Ecology & Parks Committee

ESSB 6532


This analysis was prepared by non-partisan legislative staff for the use of legislative members in their deliberations. This analysis is not a part of the legislation nor does it constitute a statement of legislative intent.

Brief Description: Authorizing certain cities to enter into lease agreements to use state-owned aquatic lands to operate a publicly owned marina.

Sponsors: Senate Committee on Natural Resources, Ocean & Recreation (originally sponsored by Senators Haugen and Keiser).

Brief Summary of Engrossed Substitute Bill
  • Allows cities with a population between 20,000 and 25,000 residents to enter into a reduced fee lease with the Department of Natural Resources for the use of state-owned aquatic lands if the city is currently operating a publicly-owned marina.

Hearing Date: 2/20/08

Staff: Jason Callahan (786-7117).

Background:

The Legislature has assigned the Department of Natural Resources (DNR) with the responsibility of managing the state's aquatic lands for the benefit of the public. The DNR manages over 2 million acres of tidelands, shorelands, and bedlands. This includes the beds of navigable rivers and lakes, along with the beds below the Puget Sound.

The management of aquatic lands must support a balance of goals, including the encouragement of public access, the fostering of water-dependent uses, the utilization of renewable resources, environmental protection, and the generation of revenue. Revenues generated from the state's aquatic lands are generally directed to be used for public benefits, such as shoreline access, environmental protection, and recreational opportunities.
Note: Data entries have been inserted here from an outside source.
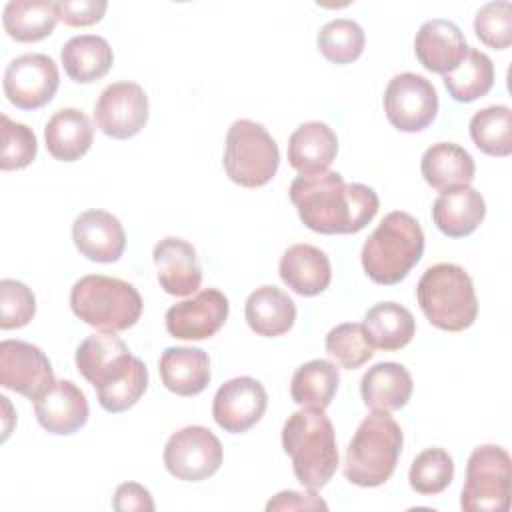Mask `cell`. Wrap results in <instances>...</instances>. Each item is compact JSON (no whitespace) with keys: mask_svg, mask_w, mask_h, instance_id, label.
Returning <instances> with one entry per match:
<instances>
[{"mask_svg":"<svg viewBox=\"0 0 512 512\" xmlns=\"http://www.w3.org/2000/svg\"><path fill=\"white\" fill-rule=\"evenodd\" d=\"M326 352L346 370L360 368L374 356L364 326L358 322H344L326 334Z\"/></svg>","mask_w":512,"mask_h":512,"instance_id":"obj_37","label":"cell"},{"mask_svg":"<svg viewBox=\"0 0 512 512\" xmlns=\"http://www.w3.org/2000/svg\"><path fill=\"white\" fill-rule=\"evenodd\" d=\"M472 142L488 156L504 158L512 154V112L508 106H488L470 120Z\"/></svg>","mask_w":512,"mask_h":512,"instance_id":"obj_34","label":"cell"},{"mask_svg":"<svg viewBox=\"0 0 512 512\" xmlns=\"http://www.w3.org/2000/svg\"><path fill=\"white\" fill-rule=\"evenodd\" d=\"M2 84L10 104L22 110H38L54 98L60 74L50 56L24 54L6 66Z\"/></svg>","mask_w":512,"mask_h":512,"instance_id":"obj_13","label":"cell"},{"mask_svg":"<svg viewBox=\"0 0 512 512\" xmlns=\"http://www.w3.org/2000/svg\"><path fill=\"white\" fill-rule=\"evenodd\" d=\"M36 314L34 292L18 280L4 278L0 282V328L12 330L26 326Z\"/></svg>","mask_w":512,"mask_h":512,"instance_id":"obj_41","label":"cell"},{"mask_svg":"<svg viewBox=\"0 0 512 512\" xmlns=\"http://www.w3.org/2000/svg\"><path fill=\"white\" fill-rule=\"evenodd\" d=\"M384 112L400 132H422L438 114L436 88L420 74H396L384 92Z\"/></svg>","mask_w":512,"mask_h":512,"instance_id":"obj_9","label":"cell"},{"mask_svg":"<svg viewBox=\"0 0 512 512\" xmlns=\"http://www.w3.org/2000/svg\"><path fill=\"white\" fill-rule=\"evenodd\" d=\"M362 326L370 344L386 352L404 348L416 332V320L412 312L396 302L374 304L364 314Z\"/></svg>","mask_w":512,"mask_h":512,"instance_id":"obj_30","label":"cell"},{"mask_svg":"<svg viewBox=\"0 0 512 512\" xmlns=\"http://www.w3.org/2000/svg\"><path fill=\"white\" fill-rule=\"evenodd\" d=\"M442 80L456 102H472L490 92L494 84V64L484 52L468 48L464 60L452 72L444 74Z\"/></svg>","mask_w":512,"mask_h":512,"instance_id":"obj_33","label":"cell"},{"mask_svg":"<svg viewBox=\"0 0 512 512\" xmlns=\"http://www.w3.org/2000/svg\"><path fill=\"white\" fill-rule=\"evenodd\" d=\"M414 52L428 72L444 76L464 60L468 44L462 30L452 20L432 18L418 28Z\"/></svg>","mask_w":512,"mask_h":512,"instance_id":"obj_18","label":"cell"},{"mask_svg":"<svg viewBox=\"0 0 512 512\" xmlns=\"http://www.w3.org/2000/svg\"><path fill=\"white\" fill-rule=\"evenodd\" d=\"M486 216V202L472 186H456L440 192L432 204V220L448 238L472 234Z\"/></svg>","mask_w":512,"mask_h":512,"instance_id":"obj_21","label":"cell"},{"mask_svg":"<svg viewBox=\"0 0 512 512\" xmlns=\"http://www.w3.org/2000/svg\"><path fill=\"white\" fill-rule=\"evenodd\" d=\"M510 454L496 444L472 450L460 506L464 512H506L510 504Z\"/></svg>","mask_w":512,"mask_h":512,"instance_id":"obj_8","label":"cell"},{"mask_svg":"<svg viewBox=\"0 0 512 512\" xmlns=\"http://www.w3.org/2000/svg\"><path fill=\"white\" fill-rule=\"evenodd\" d=\"M412 376L398 362H378L362 376L360 394L364 404L376 412H396L412 396Z\"/></svg>","mask_w":512,"mask_h":512,"instance_id":"obj_24","label":"cell"},{"mask_svg":"<svg viewBox=\"0 0 512 512\" xmlns=\"http://www.w3.org/2000/svg\"><path fill=\"white\" fill-rule=\"evenodd\" d=\"M134 362L136 356L114 332H96L76 348V368L96 390L124 378Z\"/></svg>","mask_w":512,"mask_h":512,"instance_id":"obj_16","label":"cell"},{"mask_svg":"<svg viewBox=\"0 0 512 512\" xmlns=\"http://www.w3.org/2000/svg\"><path fill=\"white\" fill-rule=\"evenodd\" d=\"M266 406L268 394L264 386L256 378L238 376L224 382L214 394L212 416L222 430L242 434L264 416Z\"/></svg>","mask_w":512,"mask_h":512,"instance_id":"obj_14","label":"cell"},{"mask_svg":"<svg viewBox=\"0 0 512 512\" xmlns=\"http://www.w3.org/2000/svg\"><path fill=\"white\" fill-rule=\"evenodd\" d=\"M0 384L36 402L56 380L48 356L38 346L24 340H2Z\"/></svg>","mask_w":512,"mask_h":512,"instance_id":"obj_11","label":"cell"},{"mask_svg":"<svg viewBox=\"0 0 512 512\" xmlns=\"http://www.w3.org/2000/svg\"><path fill=\"white\" fill-rule=\"evenodd\" d=\"M266 510H328V504L316 496V492H296V490H284L278 492L274 498L268 500Z\"/></svg>","mask_w":512,"mask_h":512,"instance_id":"obj_44","label":"cell"},{"mask_svg":"<svg viewBox=\"0 0 512 512\" xmlns=\"http://www.w3.org/2000/svg\"><path fill=\"white\" fill-rule=\"evenodd\" d=\"M58 20L68 26H90L102 20L108 2L106 0H58L54 2Z\"/></svg>","mask_w":512,"mask_h":512,"instance_id":"obj_42","label":"cell"},{"mask_svg":"<svg viewBox=\"0 0 512 512\" xmlns=\"http://www.w3.org/2000/svg\"><path fill=\"white\" fill-rule=\"evenodd\" d=\"M48 152L60 162L80 160L92 146L94 128L78 108H62L50 116L44 126Z\"/></svg>","mask_w":512,"mask_h":512,"instance_id":"obj_27","label":"cell"},{"mask_svg":"<svg viewBox=\"0 0 512 512\" xmlns=\"http://www.w3.org/2000/svg\"><path fill=\"white\" fill-rule=\"evenodd\" d=\"M340 372L336 364L316 358L302 364L290 382V396L300 408L326 410L336 396Z\"/></svg>","mask_w":512,"mask_h":512,"instance_id":"obj_31","label":"cell"},{"mask_svg":"<svg viewBox=\"0 0 512 512\" xmlns=\"http://www.w3.org/2000/svg\"><path fill=\"white\" fill-rule=\"evenodd\" d=\"M420 172L432 188L444 192L456 186H468L474 180L476 166L462 146L438 142L422 154Z\"/></svg>","mask_w":512,"mask_h":512,"instance_id":"obj_28","label":"cell"},{"mask_svg":"<svg viewBox=\"0 0 512 512\" xmlns=\"http://www.w3.org/2000/svg\"><path fill=\"white\" fill-rule=\"evenodd\" d=\"M222 456L220 440L204 426H184L164 446L166 470L184 482H200L216 474Z\"/></svg>","mask_w":512,"mask_h":512,"instance_id":"obj_10","label":"cell"},{"mask_svg":"<svg viewBox=\"0 0 512 512\" xmlns=\"http://www.w3.org/2000/svg\"><path fill=\"white\" fill-rule=\"evenodd\" d=\"M338 138L326 122H304L288 140V162L300 174L324 172L334 162Z\"/></svg>","mask_w":512,"mask_h":512,"instance_id":"obj_25","label":"cell"},{"mask_svg":"<svg viewBox=\"0 0 512 512\" xmlns=\"http://www.w3.org/2000/svg\"><path fill=\"white\" fill-rule=\"evenodd\" d=\"M162 384L178 396H196L210 382V358L202 348L170 346L158 362Z\"/></svg>","mask_w":512,"mask_h":512,"instance_id":"obj_23","label":"cell"},{"mask_svg":"<svg viewBox=\"0 0 512 512\" xmlns=\"http://www.w3.org/2000/svg\"><path fill=\"white\" fill-rule=\"evenodd\" d=\"M282 282L300 296L324 292L332 280L328 256L312 244H294L280 258Z\"/></svg>","mask_w":512,"mask_h":512,"instance_id":"obj_22","label":"cell"},{"mask_svg":"<svg viewBox=\"0 0 512 512\" xmlns=\"http://www.w3.org/2000/svg\"><path fill=\"white\" fill-rule=\"evenodd\" d=\"M474 32L482 44L504 50L512 42V6L506 0L484 4L474 18Z\"/></svg>","mask_w":512,"mask_h":512,"instance_id":"obj_40","label":"cell"},{"mask_svg":"<svg viewBox=\"0 0 512 512\" xmlns=\"http://www.w3.org/2000/svg\"><path fill=\"white\" fill-rule=\"evenodd\" d=\"M72 240L82 256L92 262H116L126 248V232L120 220L106 210H86L72 224Z\"/></svg>","mask_w":512,"mask_h":512,"instance_id":"obj_17","label":"cell"},{"mask_svg":"<svg viewBox=\"0 0 512 512\" xmlns=\"http://www.w3.org/2000/svg\"><path fill=\"white\" fill-rule=\"evenodd\" d=\"M228 310V298L220 290L204 288L166 310V330L180 340H204L224 326Z\"/></svg>","mask_w":512,"mask_h":512,"instance_id":"obj_15","label":"cell"},{"mask_svg":"<svg viewBox=\"0 0 512 512\" xmlns=\"http://www.w3.org/2000/svg\"><path fill=\"white\" fill-rule=\"evenodd\" d=\"M290 200L304 226L318 234H356L378 212V194L360 182H344L340 172L300 174L290 184Z\"/></svg>","mask_w":512,"mask_h":512,"instance_id":"obj_1","label":"cell"},{"mask_svg":"<svg viewBox=\"0 0 512 512\" xmlns=\"http://www.w3.org/2000/svg\"><path fill=\"white\" fill-rule=\"evenodd\" d=\"M146 388H148V370H146V364L140 358H136L134 366L124 378H120L118 382L106 388L96 390V396H98V404L106 412L116 414L132 408L140 400V396L146 392Z\"/></svg>","mask_w":512,"mask_h":512,"instance_id":"obj_39","label":"cell"},{"mask_svg":"<svg viewBox=\"0 0 512 512\" xmlns=\"http://www.w3.org/2000/svg\"><path fill=\"white\" fill-rule=\"evenodd\" d=\"M244 316L252 332L274 338L286 334L294 326L296 304L278 286L264 284L246 298Z\"/></svg>","mask_w":512,"mask_h":512,"instance_id":"obj_26","label":"cell"},{"mask_svg":"<svg viewBox=\"0 0 512 512\" xmlns=\"http://www.w3.org/2000/svg\"><path fill=\"white\" fill-rule=\"evenodd\" d=\"M424 252V232L420 222L402 210L382 218L362 246V268L366 276L384 286L398 284L420 262Z\"/></svg>","mask_w":512,"mask_h":512,"instance_id":"obj_3","label":"cell"},{"mask_svg":"<svg viewBox=\"0 0 512 512\" xmlns=\"http://www.w3.org/2000/svg\"><path fill=\"white\" fill-rule=\"evenodd\" d=\"M112 508L116 512H130V510L152 512L156 506H154V500H152L148 488H144L138 482H124L114 492Z\"/></svg>","mask_w":512,"mask_h":512,"instance_id":"obj_43","label":"cell"},{"mask_svg":"<svg viewBox=\"0 0 512 512\" xmlns=\"http://www.w3.org/2000/svg\"><path fill=\"white\" fill-rule=\"evenodd\" d=\"M148 96L136 82H114L102 90L94 106V122L110 138L136 136L148 122Z\"/></svg>","mask_w":512,"mask_h":512,"instance_id":"obj_12","label":"cell"},{"mask_svg":"<svg viewBox=\"0 0 512 512\" xmlns=\"http://www.w3.org/2000/svg\"><path fill=\"white\" fill-rule=\"evenodd\" d=\"M34 414L46 432L68 436L88 422L90 408L84 392L74 382L58 380L34 402Z\"/></svg>","mask_w":512,"mask_h":512,"instance_id":"obj_19","label":"cell"},{"mask_svg":"<svg viewBox=\"0 0 512 512\" xmlns=\"http://www.w3.org/2000/svg\"><path fill=\"white\" fill-rule=\"evenodd\" d=\"M282 448L292 458L298 482L312 492L326 486L338 468L336 434L324 410L290 414L282 426Z\"/></svg>","mask_w":512,"mask_h":512,"instance_id":"obj_2","label":"cell"},{"mask_svg":"<svg viewBox=\"0 0 512 512\" xmlns=\"http://www.w3.org/2000/svg\"><path fill=\"white\" fill-rule=\"evenodd\" d=\"M424 316L440 330L460 332L474 324L478 300L468 272L452 262H440L424 270L416 286Z\"/></svg>","mask_w":512,"mask_h":512,"instance_id":"obj_5","label":"cell"},{"mask_svg":"<svg viewBox=\"0 0 512 512\" xmlns=\"http://www.w3.org/2000/svg\"><path fill=\"white\" fill-rule=\"evenodd\" d=\"M58 22L50 0H10L2 12V26L16 42H38L52 34Z\"/></svg>","mask_w":512,"mask_h":512,"instance_id":"obj_32","label":"cell"},{"mask_svg":"<svg viewBox=\"0 0 512 512\" xmlns=\"http://www.w3.org/2000/svg\"><path fill=\"white\" fill-rule=\"evenodd\" d=\"M402 442V428L390 412L374 410L360 422L346 448V480L362 488L384 484L396 470Z\"/></svg>","mask_w":512,"mask_h":512,"instance_id":"obj_4","label":"cell"},{"mask_svg":"<svg viewBox=\"0 0 512 512\" xmlns=\"http://www.w3.org/2000/svg\"><path fill=\"white\" fill-rule=\"evenodd\" d=\"M454 478V460L444 448L422 450L410 466L408 480L412 490L430 496L440 494L448 488Z\"/></svg>","mask_w":512,"mask_h":512,"instance_id":"obj_36","label":"cell"},{"mask_svg":"<svg viewBox=\"0 0 512 512\" xmlns=\"http://www.w3.org/2000/svg\"><path fill=\"white\" fill-rule=\"evenodd\" d=\"M316 42H318V50L330 62L350 64L362 54L366 36L358 22L348 18H338L320 28Z\"/></svg>","mask_w":512,"mask_h":512,"instance_id":"obj_35","label":"cell"},{"mask_svg":"<svg viewBox=\"0 0 512 512\" xmlns=\"http://www.w3.org/2000/svg\"><path fill=\"white\" fill-rule=\"evenodd\" d=\"M158 282L166 294L188 296L202 284V270L196 258V248L182 240L168 236L154 246L152 252Z\"/></svg>","mask_w":512,"mask_h":512,"instance_id":"obj_20","label":"cell"},{"mask_svg":"<svg viewBox=\"0 0 512 512\" xmlns=\"http://www.w3.org/2000/svg\"><path fill=\"white\" fill-rule=\"evenodd\" d=\"M222 164L234 184L260 188L268 184L278 170V144L262 124L246 118L236 120L226 134Z\"/></svg>","mask_w":512,"mask_h":512,"instance_id":"obj_7","label":"cell"},{"mask_svg":"<svg viewBox=\"0 0 512 512\" xmlns=\"http://www.w3.org/2000/svg\"><path fill=\"white\" fill-rule=\"evenodd\" d=\"M72 312L88 326L104 332L132 328L142 316V296L126 280L88 274L70 290Z\"/></svg>","mask_w":512,"mask_h":512,"instance_id":"obj_6","label":"cell"},{"mask_svg":"<svg viewBox=\"0 0 512 512\" xmlns=\"http://www.w3.org/2000/svg\"><path fill=\"white\" fill-rule=\"evenodd\" d=\"M2 122V170H20L32 164L38 152L36 134L26 124L10 120L6 114L0 116Z\"/></svg>","mask_w":512,"mask_h":512,"instance_id":"obj_38","label":"cell"},{"mask_svg":"<svg viewBox=\"0 0 512 512\" xmlns=\"http://www.w3.org/2000/svg\"><path fill=\"white\" fill-rule=\"evenodd\" d=\"M66 74L78 82L88 84L104 78L114 62L110 44L96 34H82L70 38L60 52Z\"/></svg>","mask_w":512,"mask_h":512,"instance_id":"obj_29","label":"cell"}]
</instances>
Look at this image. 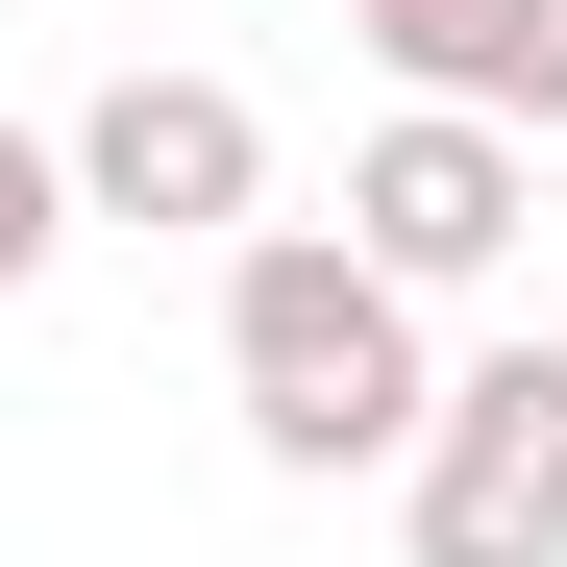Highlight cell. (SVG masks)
Wrapping results in <instances>:
<instances>
[{"mask_svg":"<svg viewBox=\"0 0 567 567\" xmlns=\"http://www.w3.org/2000/svg\"><path fill=\"white\" fill-rule=\"evenodd\" d=\"M223 395H247V444L297 468V494H346V468H395L444 420V346H420V297H370L321 223H247L223 247Z\"/></svg>","mask_w":567,"mask_h":567,"instance_id":"obj_1","label":"cell"},{"mask_svg":"<svg viewBox=\"0 0 567 567\" xmlns=\"http://www.w3.org/2000/svg\"><path fill=\"white\" fill-rule=\"evenodd\" d=\"M395 543L420 567H567V346L444 370V420L395 444Z\"/></svg>","mask_w":567,"mask_h":567,"instance_id":"obj_2","label":"cell"},{"mask_svg":"<svg viewBox=\"0 0 567 567\" xmlns=\"http://www.w3.org/2000/svg\"><path fill=\"white\" fill-rule=\"evenodd\" d=\"M50 173H74V223H148V247H247V223H271L247 74H100V100L50 124Z\"/></svg>","mask_w":567,"mask_h":567,"instance_id":"obj_3","label":"cell"},{"mask_svg":"<svg viewBox=\"0 0 567 567\" xmlns=\"http://www.w3.org/2000/svg\"><path fill=\"white\" fill-rule=\"evenodd\" d=\"M518 223H543V148H494V124H370L346 148V271H370V297H494V271H518Z\"/></svg>","mask_w":567,"mask_h":567,"instance_id":"obj_4","label":"cell"},{"mask_svg":"<svg viewBox=\"0 0 567 567\" xmlns=\"http://www.w3.org/2000/svg\"><path fill=\"white\" fill-rule=\"evenodd\" d=\"M370 74H395L420 124L567 148V0H370Z\"/></svg>","mask_w":567,"mask_h":567,"instance_id":"obj_5","label":"cell"},{"mask_svg":"<svg viewBox=\"0 0 567 567\" xmlns=\"http://www.w3.org/2000/svg\"><path fill=\"white\" fill-rule=\"evenodd\" d=\"M50 247H74V173H50V124H0V297H25Z\"/></svg>","mask_w":567,"mask_h":567,"instance_id":"obj_6","label":"cell"},{"mask_svg":"<svg viewBox=\"0 0 567 567\" xmlns=\"http://www.w3.org/2000/svg\"><path fill=\"white\" fill-rule=\"evenodd\" d=\"M346 25H370V0H346Z\"/></svg>","mask_w":567,"mask_h":567,"instance_id":"obj_7","label":"cell"}]
</instances>
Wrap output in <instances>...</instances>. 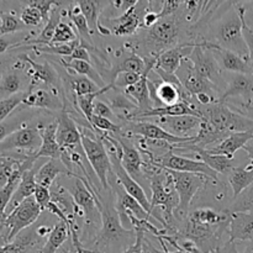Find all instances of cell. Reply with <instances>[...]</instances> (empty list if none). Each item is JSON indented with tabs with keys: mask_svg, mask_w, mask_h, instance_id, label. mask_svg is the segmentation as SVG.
Segmentation results:
<instances>
[{
	"mask_svg": "<svg viewBox=\"0 0 253 253\" xmlns=\"http://www.w3.org/2000/svg\"><path fill=\"white\" fill-rule=\"evenodd\" d=\"M210 49L221 69H225L231 74H253V63L249 59H245L244 57L229 49L221 48L216 43Z\"/></svg>",
	"mask_w": 253,
	"mask_h": 253,
	"instance_id": "cell-19",
	"label": "cell"
},
{
	"mask_svg": "<svg viewBox=\"0 0 253 253\" xmlns=\"http://www.w3.org/2000/svg\"><path fill=\"white\" fill-rule=\"evenodd\" d=\"M42 209L34 197L27 198L6 216L0 229V237L5 244L11 242L20 232L31 227L41 215Z\"/></svg>",
	"mask_w": 253,
	"mask_h": 253,
	"instance_id": "cell-6",
	"label": "cell"
},
{
	"mask_svg": "<svg viewBox=\"0 0 253 253\" xmlns=\"http://www.w3.org/2000/svg\"><path fill=\"white\" fill-rule=\"evenodd\" d=\"M244 151L247 153V156H249L250 160H251V162L250 163H251L252 167H253V140L251 141V142H249L246 146H245Z\"/></svg>",
	"mask_w": 253,
	"mask_h": 253,
	"instance_id": "cell-54",
	"label": "cell"
},
{
	"mask_svg": "<svg viewBox=\"0 0 253 253\" xmlns=\"http://www.w3.org/2000/svg\"><path fill=\"white\" fill-rule=\"evenodd\" d=\"M211 253H240V252L237 251L236 242L229 240V241H226V242H224L222 245H220V246Z\"/></svg>",
	"mask_w": 253,
	"mask_h": 253,
	"instance_id": "cell-52",
	"label": "cell"
},
{
	"mask_svg": "<svg viewBox=\"0 0 253 253\" xmlns=\"http://www.w3.org/2000/svg\"><path fill=\"white\" fill-rule=\"evenodd\" d=\"M57 2L58 1H52V0H31V1H27V4L35 6L40 12H41L42 17H43V22L46 24V22L48 21L51 11L53 10V7L56 6Z\"/></svg>",
	"mask_w": 253,
	"mask_h": 253,
	"instance_id": "cell-46",
	"label": "cell"
},
{
	"mask_svg": "<svg viewBox=\"0 0 253 253\" xmlns=\"http://www.w3.org/2000/svg\"><path fill=\"white\" fill-rule=\"evenodd\" d=\"M195 155L199 157V161L204 162L209 168H211L217 174L229 175L236 166L235 158H227L221 155H211L205 150L194 151Z\"/></svg>",
	"mask_w": 253,
	"mask_h": 253,
	"instance_id": "cell-32",
	"label": "cell"
},
{
	"mask_svg": "<svg viewBox=\"0 0 253 253\" xmlns=\"http://www.w3.org/2000/svg\"><path fill=\"white\" fill-rule=\"evenodd\" d=\"M230 214L234 212H251L253 211V184L242 192L236 199L232 200L231 205L227 208Z\"/></svg>",
	"mask_w": 253,
	"mask_h": 253,
	"instance_id": "cell-40",
	"label": "cell"
},
{
	"mask_svg": "<svg viewBox=\"0 0 253 253\" xmlns=\"http://www.w3.org/2000/svg\"><path fill=\"white\" fill-rule=\"evenodd\" d=\"M189 216L194 219L195 221L200 222V224L209 225V226H217V225L230 224L231 214L227 211V209L225 211L220 212L211 209V208H202V209H198L193 211L192 214H189Z\"/></svg>",
	"mask_w": 253,
	"mask_h": 253,
	"instance_id": "cell-35",
	"label": "cell"
},
{
	"mask_svg": "<svg viewBox=\"0 0 253 253\" xmlns=\"http://www.w3.org/2000/svg\"><path fill=\"white\" fill-rule=\"evenodd\" d=\"M166 172L172 177L175 192L179 198V205L174 211V216L178 222H183L189 216V209L192 205L193 198L197 195L200 188L204 185L205 178L203 174H193V173H183L177 170L166 169ZM214 180V179H212Z\"/></svg>",
	"mask_w": 253,
	"mask_h": 253,
	"instance_id": "cell-7",
	"label": "cell"
},
{
	"mask_svg": "<svg viewBox=\"0 0 253 253\" xmlns=\"http://www.w3.org/2000/svg\"><path fill=\"white\" fill-rule=\"evenodd\" d=\"M198 42H184V43L178 44L174 48H170L168 51L163 52L157 57V63L156 67L161 68L162 71L167 72V73L175 74L178 68L182 64L183 59L187 58L193 51L194 46Z\"/></svg>",
	"mask_w": 253,
	"mask_h": 253,
	"instance_id": "cell-21",
	"label": "cell"
},
{
	"mask_svg": "<svg viewBox=\"0 0 253 253\" xmlns=\"http://www.w3.org/2000/svg\"><path fill=\"white\" fill-rule=\"evenodd\" d=\"M69 19L73 22V25L76 26L77 31L79 34V40L83 42H85L83 47L86 46L89 48H91L93 46V40H91V31L88 26V22H86L85 17L83 16V14L81 12V9H79L78 5L73 7V9L69 10Z\"/></svg>",
	"mask_w": 253,
	"mask_h": 253,
	"instance_id": "cell-37",
	"label": "cell"
},
{
	"mask_svg": "<svg viewBox=\"0 0 253 253\" xmlns=\"http://www.w3.org/2000/svg\"><path fill=\"white\" fill-rule=\"evenodd\" d=\"M34 198L42 210H46L47 205L52 202L51 192H49L48 188H44V187H42V185H39V184H37L36 190H35Z\"/></svg>",
	"mask_w": 253,
	"mask_h": 253,
	"instance_id": "cell-49",
	"label": "cell"
},
{
	"mask_svg": "<svg viewBox=\"0 0 253 253\" xmlns=\"http://www.w3.org/2000/svg\"><path fill=\"white\" fill-rule=\"evenodd\" d=\"M175 76L178 77L179 82L182 83L183 88L192 96L198 95L200 93H208L214 96L216 95V91H215L217 90L216 86L211 82L203 78L200 74L195 72V69L193 68L192 62L188 59V57L183 59L182 64L178 68V71L175 72Z\"/></svg>",
	"mask_w": 253,
	"mask_h": 253,
	"instance_id": "cell-14",
	"label": "cell"
},
{
	"mask_svg": "<svg viewBox=\"0 0 253 253\" xmlns=\"http://www.w3.org/2000/svg\"><path fill=\"white\" fill-rule=\"evenodd\" d=\"M141 79V76L137 73H132V72H123V73L118 74L115 79L113 81V85L115 89H126L128 86H132L137 83Z\"/></svg>",
	"mask_w": 253,
	"mask_h": 253,
	"instance_id": "cell-45",
	"label": "cell"
},
{
	"mask_svg": "<svg viewBox=\"0 0 253 253\" xmlns=\"http://www.w3.org/2000/svg\"><path fill=\"white\" fill-rule=\"evenodd\" d=\"M22 105L29 109H42V110L57 111L63 110L64 105L59 101L57 96L53 95V93L47 91L44 89H31L29 88L26 90Z\"/></svg>",
	"mask_w": 253,
	"mask_h": 253,
	"instance_id": "cell-22",
	"label": "cell"
},
{
	"mask_svg": "<svg viewBox=\"0 0 253 253\" xmlns=\"http://www.w3.org/2000/svg\"><path fill=\"white\" fill-rule=\"evenodd\" d=\"M25 83V77L21 71L16 68H11L4 72L0 78V96L1 99L16 95L19 93H24L22 86Z\"/></svg>",
	"mask_w": 253,
	"mask_h": 253,
	"instance_id": "cell-30",
	"label": "cell"
},
{
	"mask_svg": "<svg viewBox=\"0 0 253 253\" xmlns=\"http://www.w3.org/2000/svg\"><path fill=\"white\" fill-rule=\"evenodd\" d=\"M182 6L183 1H180V0H166V1H162V7L158 11V17L162 19V17L172 16V15L177 14V11Z\"/></svg>",
	"mask_w": 253,
	"mask_h": 253,
	"instance_id": "cell-48",
	"label": "cell"
},
{
	"mask_svg": "<svg viewBox=\"0 0 253 253\" xmlns=\"http://www.w3.org/2000/svg\"><path fill=\"white\" fill-rule=\"evenodd\" d=\"M34 115L35 113L30 111L29 108H25L24 105H21L20 111H15L14 115L9 116L6 120L1 121L0 123V142L9 137L15 131L27 126V121L31 120Z\"/></svg>",
	"mask_w": 253,
	"mask_h": 253,
	"instance_id": "cell-31",
	"label": "cell"
},
{
	"mask_svg": "<svg viewBox=\"0 0 253 253\" xmlns=\"http://www.w3.org/2000/svg\"><path fill=\"white\" fill-rule=\"evenodd\" d=\"M151 1H137L133 6L124 11L120 16L108 19L105 24H101L114 34L115 36H131L135 35L140 27H142V21L145 15L150 10Z\"/></svg>",
	"mask_w": 253,
	"mask_h": 253,
	"instance_id": "cell-11",
	"label": "cell"
},
{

The DNR has general leasing authority for aquatic lands. The Legislature has directed the DNR, however, to favor water dependent uses. State-owned aquatic land lease rates for water-dependent uses are determined using a statutory formula, based largely on the value of an associated upland parcel. The term "water-dependent use" refers to a use that cannot logically exist in any location but on water. The DNR must lease parcels used for non-water dependent uses at fair market value.

Summary of Bill:

Cities with a population between 20,000 and 25,000 residents that are in good standing with the DNR may enter into a reduced fee lease with the DNR for the use of state-owned aquatic lands if the city is currently operating a publicly-owned marina. The reduced fee lease must provide for the use of state-owned aquatic lands at no charge for the first 10 years of the lease. In subsequent years, rent must be limited to the lands included in the lease that was in effect prior to the effective date of the bill.

The lease must be limited to the operation of a publicly-owned marina and be entered into within one year after the enactment of the bill. The lease must be limited to 20 years, after which the city may enter into a new lease or vacate the lands.

Cities that enter into a no-fee lease with the DNR are ineligible to apply for grants from the Aquatic Lands Enhancement Account.

Appropriation: None.

Fiscal Note: Preliminary fiscal note available.

Effective Date: The bill takes effect 90 days after adjournment of session in which bill is passed.